#### Texto dado
------
09 agosto 2010

CARLOS MONSIVÁIS


Miguel Ángel Granados Chapa

Carlos Monsiváis murió en junio, el mes caro a Carlos Pellicer, cuyos contundentes poemas recitaba gozoso. Ésa era una primera combinación de las dotes que le prodigó la vida. Era memorioso y sensible. Lo recordaba todo de casi todo. Era capaz de repetir diálogos cruciales de las muchas películas que vio en público y en privado, en una de las primeras pantallas de televisión de gran tamaño que hubo en México, suficiente para apreciar creaciones de enorme ambición como Alexanderplatz. Pero no era un erudito convencional, capaz de traer a la conversación los datos pertinentes y aun los que no lo son. Su vasta información estaba viva, la aplicaba a la múltiple interlocución que mantenía con personas de toda laya.
------
#### Enunciado a
Reproduce sin cambios las filas que van desde la línea que contiene "From the provided items" hasta el final de las filas, ambas incluidas.

#### Filas extraídas
------
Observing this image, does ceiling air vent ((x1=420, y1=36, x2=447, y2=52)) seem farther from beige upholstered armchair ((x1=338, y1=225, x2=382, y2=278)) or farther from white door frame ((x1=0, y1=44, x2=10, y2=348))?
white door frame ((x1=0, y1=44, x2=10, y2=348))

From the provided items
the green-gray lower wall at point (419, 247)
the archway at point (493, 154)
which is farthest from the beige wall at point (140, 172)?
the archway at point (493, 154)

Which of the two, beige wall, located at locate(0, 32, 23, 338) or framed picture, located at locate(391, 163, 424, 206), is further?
------
#### Enunciado b
Copia literalmente el fragmento del texto sobre Carlos Monsiváis que empieza en "09 agosto 2010" y termina en "de toda laya.".

#### Respuesta a
From the provided items
the green-gray lower wall at point (419, 247)
the archway at point (493, 154)
which is farthest from the beige wall at point (140, 172)?
the archway at point (493, 154)

Which of the two, beige wall, located at locate(0, 32, 23, 338) or framed picture, located at locate(391, 163, 424, 206), is further?

#### Respuesta b
09 agosto 2010

CARLOS MONSIVÁIS


Miguel Ángel Granados Chapa

Carlos Monsiváis murió en junio, el mes caro a Carlos Pellicer, cuyos contundentes poemas recitaba gozoso. Ésa era una primera combinación de las dotes que le prodigó la vida. Era memorioso y sensible. Lo recordaba todo de casi todo. Era capaz de repetir diálogos cruciales de las muchas películas que vio en público y en privado, en una de las primeras pantallas de televisión de gran tamaño que hubo en México, suficiente para apreciar creaciones de enorme ambición como Alexanderplatz. Pero no era un erudito convencional, capaz de traer a la conversación los datos pertinentes y aun los que no lo son. Su vasta información estaba viva, la aplicaba a la múltiple interlocución que mantenía con personas de toda laya.